Menschen aus nicht-westlichen Kulturen beschreiben ihre Beschwerden oft verstärkt körperlich, Körperschmerzen können im Vordergrund stehen (u.a. Kopfschmerz im Schläfen- und Stirnbereich, Schmerzen in Schulter- und Brustbereich, Magenbeschwerden), Vermeidungsverhalten kann weniger vorhanden sein.
Zur Traumaerkennung wichtig sind diagnostische Interviews, die ohne theoretische Vorannahmen der westlichen Psychologie auskommen, sondern die KlientInnen ermutigen, selber Zusammenhänge zwischen erlittener Gewalt und aktuellen Beschwerden herzustellen.
Trauma als Prozess:
Traumatisierung unterscheidet sich von anderen klinischen Diagnosen insofern Trauma immer auf Soziales bezogen ist. Trauma ist deshalb auch nicht rein intrapsychisch zu fassen. Was uns als intrapsychisches Leid begegnet, muss mit den sozialen Prozessen, der Zerstörung im jeweiligen politischen und gesellschaftlichen Kontext in Zusammenhang gebracht werden und ist in seiner Dimension nur in diesem Bezug zu verstehen.
Trauma ist auch keine bloße Reaktion auf ein Ereignis, sondern wirkt prozesshaft. Wie eine traumatische Erfahrung verarbeitet und integriert werden kann, hängt wesentlich mit der Zeit nach der Verfolgung, nach der Gewalt, nach dem Krieg zusammen. Die Bedingungen für Flüchtlinge in Österreich sind für eine gelingende Integration traumatischer Erfahrung ungünstig, da sie nicht zuletzt auch die Gefahr der Retraumatisierung in sich bergen.
Literatur:
Becker, David (2006): Die Erfindung des Traumas – verflochtene Geschichten. Freiburg.

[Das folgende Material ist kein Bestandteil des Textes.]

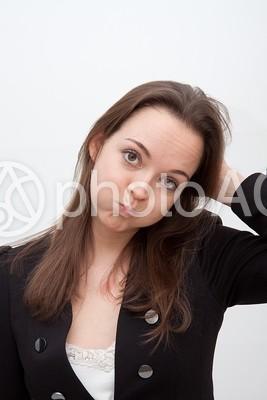 頭を触って口を膨らませる女性の写真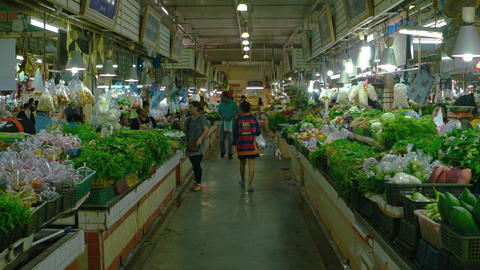 Customers buying fresh vegetables at an indoor public market in Phuket Footage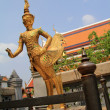 Golden statue of a Kinnara at Wat Phra Kaew, Bangkok, Thailand — Stock Photo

Birck, Angelika (2002): Traumatisierte Flüchtlinge. Wie glaubhaft sind ihre Aussagen? Heidelberg, Kröning.
Birck, Angelika / Pross, Christian / Lansen, Johan (Hg.) (2002): Das Unsagbare. Die Arbeit mit Traumatisierten im Behandlungszentrum für Folteropfer Berlin. Berlin / Heidelberg / New York.
Haenel, Ferdinand / Wenk-Ansohn, Mechthild (Hg.) (2004): Begutachtung psychisch reaktiver Traumafolgen in aufenthaltsrechtlichen Verfahren. Weinheim, Basel.
Hegemann, Thomas / Salman, Ramazan (2001): Transkulturelle Psychiatrie. Konzepte für die Arbeit mit Menschen aus anderen Kulturen. Bonn.
Ottomeyer, Klaus / Peltzer, Karl (2002): Überleben am Abgrund. Psychotrauma und Menschenrechte. Klagenfurt.
Ottomeyer, Klaus / Renner, Walter (Hg.) (2006): Interkulturelle Trauma-Diagnostik. Probleme, Befunde und Richtlinien für die Begutachtung von Asylsuchenden. Klagenfurt.
Verwey, Martine (Hg.) (2001): Trauma und Ressourcen. Trauma and Empowerment. Berlin.